Wanda Jackson : la tornade de l’Oklahoma

On dit d’elle que « sa carrière est peut-être arrivée trop tôt dans un monde musical peu ouvert aux femmes ». Peu importe, au vu de son talent et de son exceptionnel parcours, Wanda Jackson est indéniablement la pionnière du rock’n’roll aux Etats-Unis.
A onze ans, elle gagne un radio crochet. Un peu plus tard, le chanteur de country Hank Thompson la découvre et l’embauche comme chanteuse dans son orchestre. En 1953, elle a seize ans. Elle signe son premier contrat discographique chez Decca Records et devient la première guitariste et chanteuse professionnelle américaine. Tout en restant fidèle à la musique country, très populaire dans son Oklahoma natal, la chanteuse, fan d’Elizabeth Taylor et de Marylin Monroe, souhaite affirmer sa féminité. Elle décide alors de troquer ses chapeaux et ses bottes de cow-boy contre des talons hauts et de flamboyantes robes à franges.
A partir de 1955, elle est à l’affiche des tournées d’Elvis Presley. Sa rencontre avec le King va tout changer. C’est le début d’une histoire de cœur très chaste. Les tourtereaux sortent ensemble, vont au cinéma… toujours accompagnés de leur chaperon Mister Jackson. Selon la légende, c’est Elvis qui aurait encouragé Wanda à s’intéresser au rockabilly. Visiblement, il se serait ravisé par la suite. Peut-être qu’elle devenait une sérieuse rivale, avec des atouts que n’avait pas « Elvis le Pelvis ». Bob Dylan ne la surnommait-il pas, d’ailleurs, « la bombe atomique à rouge à lèvres » ?
Quoi qu’il en soit, Wanda Jackson amorce une évolution qui s’avère fructueuse. Le succès ne sera pas immédiat. Le rock n’en n’est qu’à ses balbutiements, pourtant il scandalise l’Amérique puritaine. Les radios refusent de passer les disques d’une jeune fille qui ose chanter cette musique.

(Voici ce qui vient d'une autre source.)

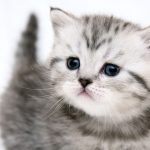 27-02-17-cute-mew-mew-cat17748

C’est au Japon que la chanteuse obtient son premier véritable hit avec Fujiyama Mama, classé numéro un des ventes en 1957. Un autre titre, plus ancien, Let’s Have a Party, ne connait la consécration qu’en 1960 et reste son seul numéro un dans le répertoire rock. Parmi ses autres succès, on peut citer Mean, Mean, Man, My Baby Left Me, Honey Bop et I Gotta know, ainsi que des reprises comme Hard Headed Woman, Riot In Cell Block n°9 et Long Tall Sally.
En 1961, Wanda Jackson prend la décision de revenir à la country et enregistre un disque à Nashville. Par la suite, sa popularité décline aux Etats-Unis. Elle entame des tournées en Asie et en Europe. Dans les années 1970, la vie de la chanteuse connait une phase mystique, elle se tourne vers la religion, devient Born again Christian et interprète beaucoup de gospel (la religion chrétienne aurait sauvé son mariage avec Wendell Goodman, ingénieur chez IBM).
Les décennies 1980 et 1990 sont marquées par sa présence dans de nombreux festivals country.
Elle revient au premier plan en 2010 avec The Party Ain't Over, un album de reprises (Johnny Kidd, Bob Dylan, Amy Winehouse…) produit par Jack White (The White Stripes).
En 2012, Wanda Jackson sort son trente et unième album studio : Unfinished Business. Cet album est un retour au rockabilly et aux racines de la country.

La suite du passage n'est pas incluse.